Content starts

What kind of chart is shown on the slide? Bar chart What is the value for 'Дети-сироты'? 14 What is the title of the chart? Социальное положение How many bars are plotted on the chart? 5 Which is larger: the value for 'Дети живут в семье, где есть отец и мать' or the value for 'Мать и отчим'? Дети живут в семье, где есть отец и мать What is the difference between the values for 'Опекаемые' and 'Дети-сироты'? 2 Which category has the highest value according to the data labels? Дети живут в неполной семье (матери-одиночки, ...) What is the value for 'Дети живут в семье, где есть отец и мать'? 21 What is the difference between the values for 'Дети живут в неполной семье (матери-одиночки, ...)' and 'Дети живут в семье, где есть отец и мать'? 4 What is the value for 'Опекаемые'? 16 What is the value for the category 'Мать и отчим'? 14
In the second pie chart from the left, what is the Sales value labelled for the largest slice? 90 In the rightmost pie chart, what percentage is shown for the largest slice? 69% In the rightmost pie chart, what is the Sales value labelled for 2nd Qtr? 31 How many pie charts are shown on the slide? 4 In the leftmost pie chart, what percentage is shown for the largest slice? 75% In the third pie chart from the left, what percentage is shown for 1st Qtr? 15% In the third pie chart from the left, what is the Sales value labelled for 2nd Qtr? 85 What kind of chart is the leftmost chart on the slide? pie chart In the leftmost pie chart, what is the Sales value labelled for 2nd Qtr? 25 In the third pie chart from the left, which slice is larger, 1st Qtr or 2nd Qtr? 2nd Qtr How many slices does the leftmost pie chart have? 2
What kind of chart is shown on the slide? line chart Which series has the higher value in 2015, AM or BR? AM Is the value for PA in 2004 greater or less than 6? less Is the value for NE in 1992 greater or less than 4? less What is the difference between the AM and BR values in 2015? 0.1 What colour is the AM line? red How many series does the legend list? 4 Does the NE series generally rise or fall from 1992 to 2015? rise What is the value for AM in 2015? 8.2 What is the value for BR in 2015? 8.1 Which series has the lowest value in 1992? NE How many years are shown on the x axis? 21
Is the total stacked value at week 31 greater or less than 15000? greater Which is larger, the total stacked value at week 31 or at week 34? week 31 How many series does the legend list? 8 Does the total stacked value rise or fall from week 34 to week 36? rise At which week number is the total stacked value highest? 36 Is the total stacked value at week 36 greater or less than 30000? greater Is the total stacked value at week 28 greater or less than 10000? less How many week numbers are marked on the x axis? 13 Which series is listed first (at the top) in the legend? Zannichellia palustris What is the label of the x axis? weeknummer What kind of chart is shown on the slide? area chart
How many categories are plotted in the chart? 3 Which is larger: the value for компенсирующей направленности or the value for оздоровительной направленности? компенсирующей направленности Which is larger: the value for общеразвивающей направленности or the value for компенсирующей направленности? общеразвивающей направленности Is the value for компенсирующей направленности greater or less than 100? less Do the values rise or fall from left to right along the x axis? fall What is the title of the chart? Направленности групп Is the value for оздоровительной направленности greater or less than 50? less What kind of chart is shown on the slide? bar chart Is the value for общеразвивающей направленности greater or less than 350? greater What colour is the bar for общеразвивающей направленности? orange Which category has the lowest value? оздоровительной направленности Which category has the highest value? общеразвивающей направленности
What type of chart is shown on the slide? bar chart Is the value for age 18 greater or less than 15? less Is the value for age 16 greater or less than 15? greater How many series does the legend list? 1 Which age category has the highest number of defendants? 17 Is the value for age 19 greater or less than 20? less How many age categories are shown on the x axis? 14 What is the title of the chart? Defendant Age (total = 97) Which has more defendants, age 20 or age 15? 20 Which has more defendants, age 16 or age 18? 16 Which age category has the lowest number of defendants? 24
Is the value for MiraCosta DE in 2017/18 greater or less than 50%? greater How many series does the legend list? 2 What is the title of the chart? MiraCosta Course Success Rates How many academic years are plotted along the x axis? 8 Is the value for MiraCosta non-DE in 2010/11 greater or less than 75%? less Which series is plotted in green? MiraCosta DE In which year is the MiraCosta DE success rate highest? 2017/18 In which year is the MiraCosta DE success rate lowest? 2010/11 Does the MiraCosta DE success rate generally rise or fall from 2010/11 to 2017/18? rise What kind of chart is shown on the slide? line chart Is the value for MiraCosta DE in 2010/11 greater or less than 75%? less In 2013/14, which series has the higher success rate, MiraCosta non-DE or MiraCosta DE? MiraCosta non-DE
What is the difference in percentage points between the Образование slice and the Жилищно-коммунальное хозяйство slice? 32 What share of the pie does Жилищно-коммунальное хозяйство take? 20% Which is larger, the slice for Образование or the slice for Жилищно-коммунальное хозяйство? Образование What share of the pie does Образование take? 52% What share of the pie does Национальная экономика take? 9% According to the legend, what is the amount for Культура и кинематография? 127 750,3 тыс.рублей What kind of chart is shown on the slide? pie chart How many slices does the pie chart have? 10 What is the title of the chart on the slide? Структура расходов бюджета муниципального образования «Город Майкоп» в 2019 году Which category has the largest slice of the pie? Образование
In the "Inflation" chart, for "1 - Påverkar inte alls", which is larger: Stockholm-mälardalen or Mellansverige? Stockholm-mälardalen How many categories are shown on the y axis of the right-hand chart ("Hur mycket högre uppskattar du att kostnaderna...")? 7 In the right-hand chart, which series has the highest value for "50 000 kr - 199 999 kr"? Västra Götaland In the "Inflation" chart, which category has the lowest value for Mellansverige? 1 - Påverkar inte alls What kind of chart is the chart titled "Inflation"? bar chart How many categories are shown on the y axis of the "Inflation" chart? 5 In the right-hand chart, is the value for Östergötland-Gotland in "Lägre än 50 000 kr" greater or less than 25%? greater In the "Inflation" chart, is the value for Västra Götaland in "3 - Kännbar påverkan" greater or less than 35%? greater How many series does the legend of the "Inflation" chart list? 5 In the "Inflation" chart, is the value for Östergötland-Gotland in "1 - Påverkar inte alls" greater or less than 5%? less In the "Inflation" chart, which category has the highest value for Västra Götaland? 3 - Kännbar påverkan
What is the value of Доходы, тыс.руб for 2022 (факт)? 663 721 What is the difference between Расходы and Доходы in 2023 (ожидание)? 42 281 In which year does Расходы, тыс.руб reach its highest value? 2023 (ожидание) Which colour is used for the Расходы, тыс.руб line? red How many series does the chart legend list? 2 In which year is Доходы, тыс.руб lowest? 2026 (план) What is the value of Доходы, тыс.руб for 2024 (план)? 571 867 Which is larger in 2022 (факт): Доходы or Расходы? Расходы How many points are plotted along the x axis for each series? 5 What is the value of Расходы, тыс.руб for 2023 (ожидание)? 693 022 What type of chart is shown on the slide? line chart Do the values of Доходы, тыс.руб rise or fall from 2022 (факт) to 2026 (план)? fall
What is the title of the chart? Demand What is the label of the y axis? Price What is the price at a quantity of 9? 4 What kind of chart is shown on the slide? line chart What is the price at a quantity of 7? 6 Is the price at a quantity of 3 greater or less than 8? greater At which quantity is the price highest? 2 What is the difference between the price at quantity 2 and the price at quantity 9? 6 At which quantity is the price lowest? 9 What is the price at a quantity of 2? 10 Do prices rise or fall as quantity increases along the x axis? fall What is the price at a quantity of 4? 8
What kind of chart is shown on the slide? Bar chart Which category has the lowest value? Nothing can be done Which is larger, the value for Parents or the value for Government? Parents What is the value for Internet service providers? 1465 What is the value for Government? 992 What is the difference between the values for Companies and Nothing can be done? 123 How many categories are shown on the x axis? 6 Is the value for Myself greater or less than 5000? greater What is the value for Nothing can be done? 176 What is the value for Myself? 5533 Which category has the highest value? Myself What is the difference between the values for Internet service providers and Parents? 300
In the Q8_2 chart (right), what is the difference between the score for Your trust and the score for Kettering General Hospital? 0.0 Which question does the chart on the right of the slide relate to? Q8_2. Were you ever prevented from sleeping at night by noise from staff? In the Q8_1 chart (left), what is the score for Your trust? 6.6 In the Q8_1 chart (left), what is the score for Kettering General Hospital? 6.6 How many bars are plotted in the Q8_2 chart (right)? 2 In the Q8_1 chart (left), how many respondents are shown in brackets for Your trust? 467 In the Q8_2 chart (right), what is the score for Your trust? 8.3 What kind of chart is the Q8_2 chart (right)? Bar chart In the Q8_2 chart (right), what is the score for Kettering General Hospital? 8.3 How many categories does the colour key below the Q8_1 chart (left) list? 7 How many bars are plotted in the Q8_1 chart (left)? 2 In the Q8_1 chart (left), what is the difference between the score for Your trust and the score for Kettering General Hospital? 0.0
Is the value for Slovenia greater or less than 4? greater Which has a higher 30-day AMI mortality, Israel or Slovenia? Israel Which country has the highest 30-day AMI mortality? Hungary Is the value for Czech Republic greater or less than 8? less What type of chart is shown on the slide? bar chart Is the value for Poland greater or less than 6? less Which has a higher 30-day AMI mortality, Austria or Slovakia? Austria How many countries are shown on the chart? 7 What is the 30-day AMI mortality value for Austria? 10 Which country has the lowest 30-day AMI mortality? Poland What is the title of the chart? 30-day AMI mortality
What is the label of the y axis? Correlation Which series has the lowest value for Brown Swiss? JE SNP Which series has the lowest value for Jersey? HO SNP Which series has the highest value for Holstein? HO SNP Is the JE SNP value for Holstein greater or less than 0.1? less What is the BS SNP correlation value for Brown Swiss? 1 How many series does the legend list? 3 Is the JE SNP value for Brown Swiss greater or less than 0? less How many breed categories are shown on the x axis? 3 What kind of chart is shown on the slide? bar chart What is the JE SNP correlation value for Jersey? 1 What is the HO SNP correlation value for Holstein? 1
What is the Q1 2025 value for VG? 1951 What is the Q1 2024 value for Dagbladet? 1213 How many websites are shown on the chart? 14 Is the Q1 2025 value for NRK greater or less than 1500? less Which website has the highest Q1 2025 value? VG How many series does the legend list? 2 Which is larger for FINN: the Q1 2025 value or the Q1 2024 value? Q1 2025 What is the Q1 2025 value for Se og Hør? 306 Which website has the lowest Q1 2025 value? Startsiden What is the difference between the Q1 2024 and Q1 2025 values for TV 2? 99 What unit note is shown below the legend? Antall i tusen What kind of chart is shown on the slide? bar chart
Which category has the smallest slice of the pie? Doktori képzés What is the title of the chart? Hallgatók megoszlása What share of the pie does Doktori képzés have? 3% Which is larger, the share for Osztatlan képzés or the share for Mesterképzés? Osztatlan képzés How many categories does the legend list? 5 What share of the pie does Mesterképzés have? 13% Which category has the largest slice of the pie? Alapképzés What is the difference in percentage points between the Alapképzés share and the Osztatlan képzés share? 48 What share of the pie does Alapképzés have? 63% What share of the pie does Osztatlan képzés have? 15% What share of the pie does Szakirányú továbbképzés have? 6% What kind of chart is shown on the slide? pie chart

Content ends

__Task description__
Reproduce the records unchanged, from the first line through the line containing "In the second", with both ends included.

__Your solution__
What kind of chart is shown on the slide? Bar chart What is the value for 'Дети-сироты'? 14 What is the title of the chart? Социальное положение How many bars are plotted on the chart? 5 Which is larger: the value for 'Дети живут в семье, где есть отец и мать' or the value for 'Мать и отчим'? Дети живут в семье, где есть отец и мать What is the difference between the values for 'Опекаемые' and 'Дети-сироты'? 2 Which category has the highest value according to the data labels? Дети живут в неполной семье (матери-одиночки, ...) What is the value for 'Дети живут в семье, где есть отец и мать'? 21 What is the difference between the values for 'Дети живут в неполной семье (матери-одиночки, ...)' and 'Дети живут в семье, где есть отец и мать'? 4 What is the value for 'Опекаемые'? 16 What is the value for the category 'Мать и отчим'? 14
In the second pie chart from the left, what is the Sales value labelled for the largest slice? 90 In the rightmost pie chart, what percentage is shown for the largest slice? 69% In the rightmost pie chart, what is the Sales value labelled for 2nd Qtr? 31 How many pie charts are shown on the slide? 4 In the leftmost pie chart, what percentage is shown for the largest slice? 75% In the third pie chart from the left, what percentage is shown for 1st Qtr? 15% In the third pie chart from the left, what is the Sales value labelled for 2nd Qtr? 85 What kind of chart is the leftmost chart on the slide? pie chart In the leftmost pie chart, what is the Sales value labelled for 2nd Qtr? 25 In the third pie chart from the left, which slice is larger, 1st Qtr or 2nd Qtr? 2nd Qtr How many slices does the leftmost pie chart have? 2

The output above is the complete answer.